TASK: Reproduce the listing below in full and without alteration, apart from its pictures.

MATERIAL PROVIDED:
■ ■ ■ ■ ■

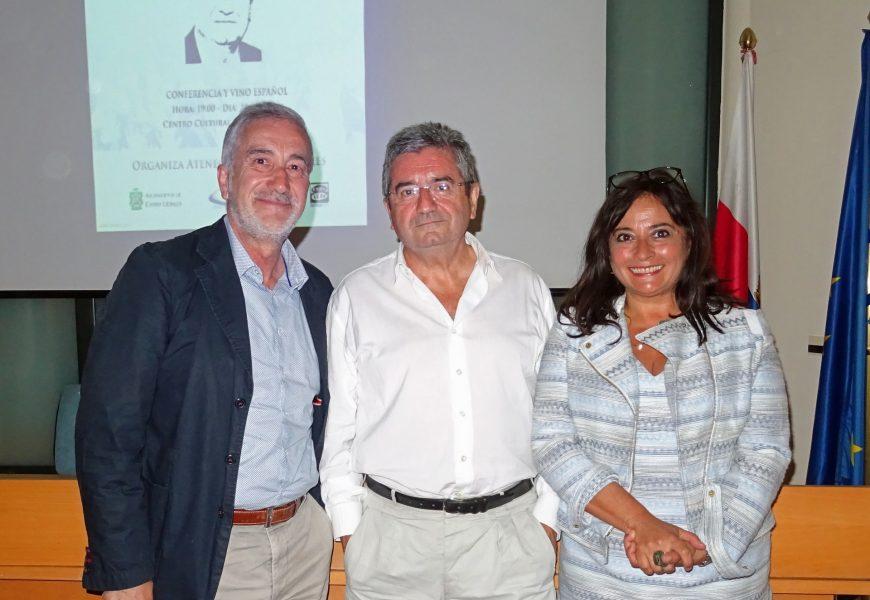 """Txema Montero imparte su conferencia """"El fin de ETA y sus consecuencias"""""""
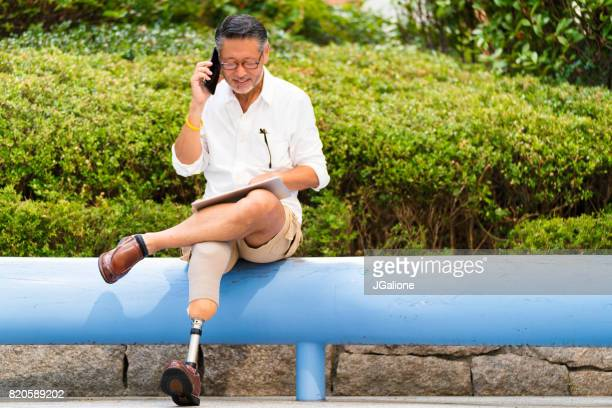 電話で話して上級アジア切断実業家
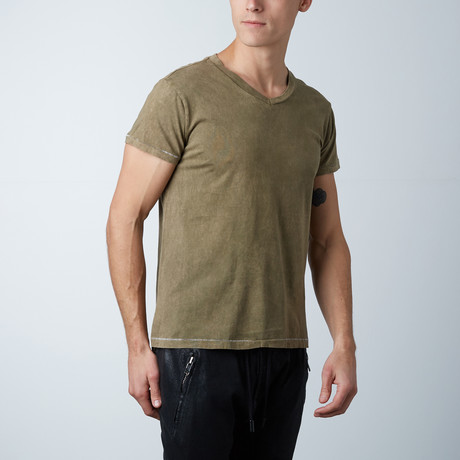 Mineral Wash V-Neck // Yessir (XS)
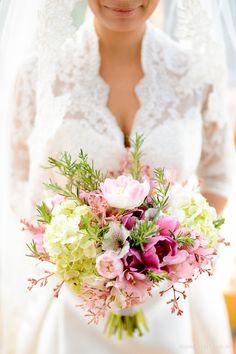 Um bouquet lindo e romântico em tons de rosa e verde, com folhas de alecrim, usado em um casamento de dia na fazenda. Buquê: Fábio Borgatto e Telma Hayashi | Foto: Rejane Wolff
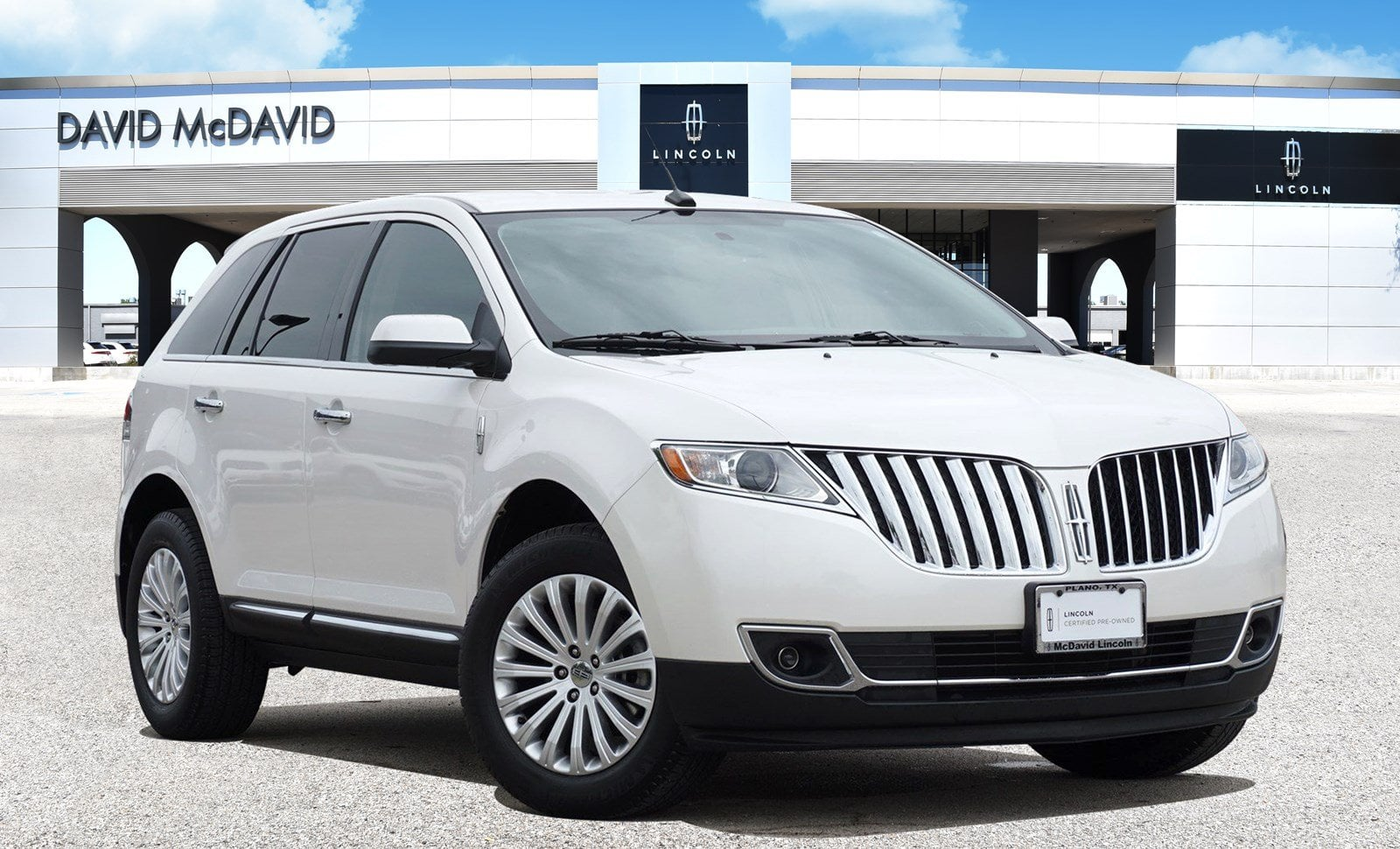 Photo Pre-Owned 2013 Lincoln MKX FWD 6 in PlanoDallasFort Worth TX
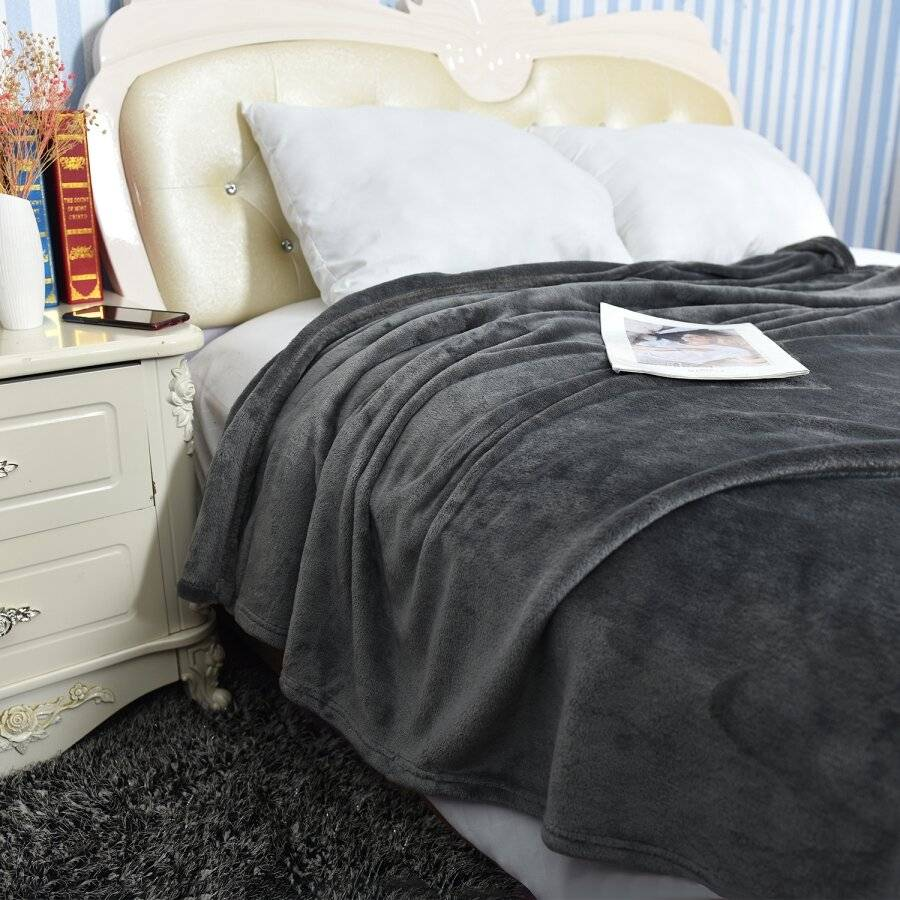 EHC Super Soft Fluffy Flannel Fleece Throws, Grey 125 cm  x 150 cm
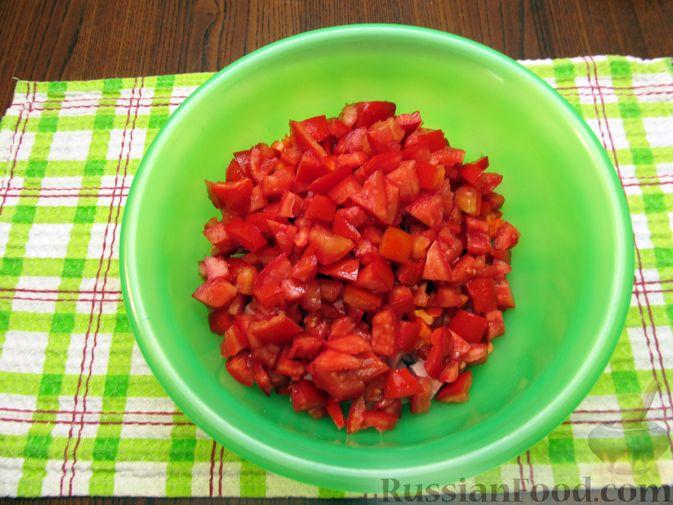 Фото приготовления рецепта: Салат с колбасой, помидорами, болгарским перцем и сыром - шаг №5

■ ■ ■ ■ ■

RESULT OF THIS TASK:
 """Txema Montero imparte su conferencia """"El fin de ETA y sus consecuencias"""""""
 電話で話して上級アジア切断実業家
 Mineral Wash V-Neck // Yessir (XS)
 Um bouquet lindo e romântico em tons de rosa e verde, com folhas de alecrim, usado em um casamento de dia na fazenda. Buquê: Fábio Borgatto e Telma Hayashi | Foto: Rejane Wolff
 Photo Pre-Owned 2013 Lincoln MKX FWD 6 in PlanoDallasFort Worth TX
 EHC Super Soft Fluffy Flannel Fleece Throws, Grey 125 cm  x 150 cm
 Фото приготовления рецепта: Салат с колбасой, помидорами, болгарским перцем и сыром - шаг №5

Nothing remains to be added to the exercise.